»»
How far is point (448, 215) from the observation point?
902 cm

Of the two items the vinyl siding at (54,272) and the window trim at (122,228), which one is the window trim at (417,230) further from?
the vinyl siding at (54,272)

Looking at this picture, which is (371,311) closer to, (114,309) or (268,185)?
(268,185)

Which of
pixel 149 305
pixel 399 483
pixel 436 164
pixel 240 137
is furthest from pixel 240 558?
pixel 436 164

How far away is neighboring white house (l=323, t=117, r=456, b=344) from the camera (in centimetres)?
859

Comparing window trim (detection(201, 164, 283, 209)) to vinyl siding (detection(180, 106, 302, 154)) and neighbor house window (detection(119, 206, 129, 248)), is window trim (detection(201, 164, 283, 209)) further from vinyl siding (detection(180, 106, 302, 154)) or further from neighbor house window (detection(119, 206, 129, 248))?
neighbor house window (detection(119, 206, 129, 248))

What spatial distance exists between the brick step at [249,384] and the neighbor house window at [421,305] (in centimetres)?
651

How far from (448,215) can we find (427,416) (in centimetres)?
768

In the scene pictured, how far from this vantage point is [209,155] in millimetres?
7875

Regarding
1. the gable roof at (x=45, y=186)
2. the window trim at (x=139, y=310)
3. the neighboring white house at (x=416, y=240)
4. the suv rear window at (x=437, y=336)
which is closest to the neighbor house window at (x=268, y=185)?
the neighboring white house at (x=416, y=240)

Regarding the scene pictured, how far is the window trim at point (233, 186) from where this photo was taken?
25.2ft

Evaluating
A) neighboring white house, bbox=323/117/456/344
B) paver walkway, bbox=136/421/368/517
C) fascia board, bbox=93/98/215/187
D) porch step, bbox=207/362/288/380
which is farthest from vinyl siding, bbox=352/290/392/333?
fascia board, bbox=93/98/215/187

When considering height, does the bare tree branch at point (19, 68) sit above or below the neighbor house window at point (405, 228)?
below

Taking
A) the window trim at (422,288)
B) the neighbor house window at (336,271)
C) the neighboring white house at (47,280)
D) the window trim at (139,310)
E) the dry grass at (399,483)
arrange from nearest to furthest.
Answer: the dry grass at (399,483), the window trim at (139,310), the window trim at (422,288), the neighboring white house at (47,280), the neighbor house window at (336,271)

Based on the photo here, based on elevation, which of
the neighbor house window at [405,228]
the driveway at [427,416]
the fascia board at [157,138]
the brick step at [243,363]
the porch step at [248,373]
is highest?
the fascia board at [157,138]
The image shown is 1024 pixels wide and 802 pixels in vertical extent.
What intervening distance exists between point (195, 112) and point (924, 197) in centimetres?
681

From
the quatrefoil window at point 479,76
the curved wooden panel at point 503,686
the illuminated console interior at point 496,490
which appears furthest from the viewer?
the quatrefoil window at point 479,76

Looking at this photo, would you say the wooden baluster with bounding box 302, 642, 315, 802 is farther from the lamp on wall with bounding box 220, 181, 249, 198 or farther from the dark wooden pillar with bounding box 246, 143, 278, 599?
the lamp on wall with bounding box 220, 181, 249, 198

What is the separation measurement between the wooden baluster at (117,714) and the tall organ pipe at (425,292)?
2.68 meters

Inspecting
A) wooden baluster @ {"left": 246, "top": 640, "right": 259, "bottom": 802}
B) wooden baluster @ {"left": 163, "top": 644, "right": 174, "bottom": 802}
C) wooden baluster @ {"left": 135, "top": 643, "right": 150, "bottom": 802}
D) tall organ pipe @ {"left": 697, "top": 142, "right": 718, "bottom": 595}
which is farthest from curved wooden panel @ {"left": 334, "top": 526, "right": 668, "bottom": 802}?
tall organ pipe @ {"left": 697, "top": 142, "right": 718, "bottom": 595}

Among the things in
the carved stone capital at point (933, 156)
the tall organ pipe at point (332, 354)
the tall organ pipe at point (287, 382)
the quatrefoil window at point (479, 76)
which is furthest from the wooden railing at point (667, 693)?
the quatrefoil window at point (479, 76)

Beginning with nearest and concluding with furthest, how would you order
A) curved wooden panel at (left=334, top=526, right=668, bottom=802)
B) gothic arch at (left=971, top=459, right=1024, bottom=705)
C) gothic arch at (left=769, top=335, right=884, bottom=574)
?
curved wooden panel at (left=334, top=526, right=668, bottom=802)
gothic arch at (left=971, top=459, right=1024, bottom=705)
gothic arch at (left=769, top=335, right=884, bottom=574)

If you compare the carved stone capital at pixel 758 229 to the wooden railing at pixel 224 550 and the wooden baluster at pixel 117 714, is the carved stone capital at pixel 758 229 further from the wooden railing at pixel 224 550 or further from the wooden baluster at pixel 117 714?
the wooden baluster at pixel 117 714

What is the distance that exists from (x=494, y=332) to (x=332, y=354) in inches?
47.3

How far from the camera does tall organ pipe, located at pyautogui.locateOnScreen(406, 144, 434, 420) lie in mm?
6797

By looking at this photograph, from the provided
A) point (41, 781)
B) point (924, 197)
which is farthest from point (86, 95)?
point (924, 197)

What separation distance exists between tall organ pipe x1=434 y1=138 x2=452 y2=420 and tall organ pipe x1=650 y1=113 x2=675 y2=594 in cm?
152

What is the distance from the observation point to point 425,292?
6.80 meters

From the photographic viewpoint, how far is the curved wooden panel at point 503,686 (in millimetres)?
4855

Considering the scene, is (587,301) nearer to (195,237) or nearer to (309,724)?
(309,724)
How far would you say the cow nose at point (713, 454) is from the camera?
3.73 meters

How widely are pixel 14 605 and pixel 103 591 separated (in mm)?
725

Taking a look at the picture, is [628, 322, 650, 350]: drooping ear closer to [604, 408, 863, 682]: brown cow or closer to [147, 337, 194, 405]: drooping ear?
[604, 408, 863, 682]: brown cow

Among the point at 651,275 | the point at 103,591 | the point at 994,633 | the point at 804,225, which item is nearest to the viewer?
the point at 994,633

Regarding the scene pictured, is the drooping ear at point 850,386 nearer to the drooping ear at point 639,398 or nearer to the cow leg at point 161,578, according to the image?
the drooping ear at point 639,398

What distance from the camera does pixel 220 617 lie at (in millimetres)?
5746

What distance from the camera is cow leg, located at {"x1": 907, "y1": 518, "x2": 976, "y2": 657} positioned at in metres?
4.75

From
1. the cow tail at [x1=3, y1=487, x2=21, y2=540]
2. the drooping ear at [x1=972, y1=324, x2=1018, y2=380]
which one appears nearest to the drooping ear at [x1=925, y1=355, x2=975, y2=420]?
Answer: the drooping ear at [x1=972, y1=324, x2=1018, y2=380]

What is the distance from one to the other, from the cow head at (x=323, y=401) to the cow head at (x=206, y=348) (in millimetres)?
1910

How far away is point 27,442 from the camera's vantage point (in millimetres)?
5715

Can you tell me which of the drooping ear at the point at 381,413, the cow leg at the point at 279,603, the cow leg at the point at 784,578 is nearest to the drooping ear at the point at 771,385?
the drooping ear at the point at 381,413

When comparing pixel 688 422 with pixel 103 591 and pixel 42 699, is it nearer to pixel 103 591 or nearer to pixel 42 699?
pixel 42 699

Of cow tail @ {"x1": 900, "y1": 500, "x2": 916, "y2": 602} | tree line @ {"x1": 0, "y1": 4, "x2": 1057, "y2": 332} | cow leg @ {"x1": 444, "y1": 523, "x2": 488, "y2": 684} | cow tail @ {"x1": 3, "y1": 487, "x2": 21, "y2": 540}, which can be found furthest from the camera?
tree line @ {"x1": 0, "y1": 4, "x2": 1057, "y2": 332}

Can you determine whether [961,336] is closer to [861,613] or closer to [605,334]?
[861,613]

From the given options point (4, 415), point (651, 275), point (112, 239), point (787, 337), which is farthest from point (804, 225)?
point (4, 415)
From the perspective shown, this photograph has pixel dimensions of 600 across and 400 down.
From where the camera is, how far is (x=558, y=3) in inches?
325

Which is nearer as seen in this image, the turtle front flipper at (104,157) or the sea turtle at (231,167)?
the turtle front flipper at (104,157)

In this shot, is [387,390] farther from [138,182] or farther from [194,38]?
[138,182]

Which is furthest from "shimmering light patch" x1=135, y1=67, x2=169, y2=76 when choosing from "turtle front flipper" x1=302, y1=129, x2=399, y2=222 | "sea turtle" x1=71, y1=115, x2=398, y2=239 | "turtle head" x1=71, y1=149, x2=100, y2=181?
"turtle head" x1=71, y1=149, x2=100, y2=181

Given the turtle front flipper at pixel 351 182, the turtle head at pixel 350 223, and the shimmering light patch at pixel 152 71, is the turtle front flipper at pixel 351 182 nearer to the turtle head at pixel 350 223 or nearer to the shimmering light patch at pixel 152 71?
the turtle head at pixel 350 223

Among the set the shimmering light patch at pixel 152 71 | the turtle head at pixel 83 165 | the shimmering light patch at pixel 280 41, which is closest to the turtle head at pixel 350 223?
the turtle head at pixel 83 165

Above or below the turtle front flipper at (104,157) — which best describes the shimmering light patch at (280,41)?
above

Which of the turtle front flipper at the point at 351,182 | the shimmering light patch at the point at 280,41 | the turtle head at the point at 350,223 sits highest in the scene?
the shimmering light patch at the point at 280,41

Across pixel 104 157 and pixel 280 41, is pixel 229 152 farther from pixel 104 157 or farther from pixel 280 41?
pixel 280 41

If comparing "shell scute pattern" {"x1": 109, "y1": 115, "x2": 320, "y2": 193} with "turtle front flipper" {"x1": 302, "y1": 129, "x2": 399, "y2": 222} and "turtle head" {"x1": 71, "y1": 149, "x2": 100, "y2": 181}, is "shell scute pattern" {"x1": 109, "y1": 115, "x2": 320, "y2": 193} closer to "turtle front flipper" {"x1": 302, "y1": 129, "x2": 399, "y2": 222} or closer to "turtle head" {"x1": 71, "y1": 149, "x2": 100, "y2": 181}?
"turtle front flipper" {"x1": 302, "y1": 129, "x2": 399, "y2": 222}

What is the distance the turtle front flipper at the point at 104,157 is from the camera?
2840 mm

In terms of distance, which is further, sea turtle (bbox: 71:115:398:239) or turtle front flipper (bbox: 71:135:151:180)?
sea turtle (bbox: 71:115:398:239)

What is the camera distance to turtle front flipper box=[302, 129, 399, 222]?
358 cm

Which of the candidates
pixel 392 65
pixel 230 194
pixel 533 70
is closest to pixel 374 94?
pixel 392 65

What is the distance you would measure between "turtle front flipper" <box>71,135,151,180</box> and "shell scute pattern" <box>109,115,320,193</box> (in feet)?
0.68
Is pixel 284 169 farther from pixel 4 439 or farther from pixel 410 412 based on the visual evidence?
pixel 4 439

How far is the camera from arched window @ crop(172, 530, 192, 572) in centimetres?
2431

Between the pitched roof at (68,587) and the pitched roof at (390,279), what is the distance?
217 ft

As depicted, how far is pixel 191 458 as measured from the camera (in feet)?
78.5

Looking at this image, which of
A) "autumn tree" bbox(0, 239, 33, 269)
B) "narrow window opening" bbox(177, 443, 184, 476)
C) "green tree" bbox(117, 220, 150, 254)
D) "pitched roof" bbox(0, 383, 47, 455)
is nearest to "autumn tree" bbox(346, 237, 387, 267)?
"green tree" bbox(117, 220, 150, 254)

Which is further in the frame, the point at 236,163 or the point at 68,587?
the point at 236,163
««
WHAT THE EXERCISE ASKS — Quote the data word for word, starting at the line that contains "As depicted, how" and running through the end of the data, with both ends included.

WRITTEN ANSWER —
As depicted, how far is pixel 191 458 as measured from the camera (in feet)?
78.5

Looking at this image, which of
A) "autumn tree" bbox(0, 239, 33, 269)
B) "narrow window opening" bbox(177, 443, 184, 476)
C) "green tree" bbox(117, 220, 150, 254)
D) "pitched roof" bbox(0, 383, 47, 455)
is nearest to "autumn tree" bbox(346, 237, 387, 267)?
"green tree" bbox(117, 220, 150, 254)

Which is further in the frame, the point at 236,163 or the point at 68,587?
the point at 236,163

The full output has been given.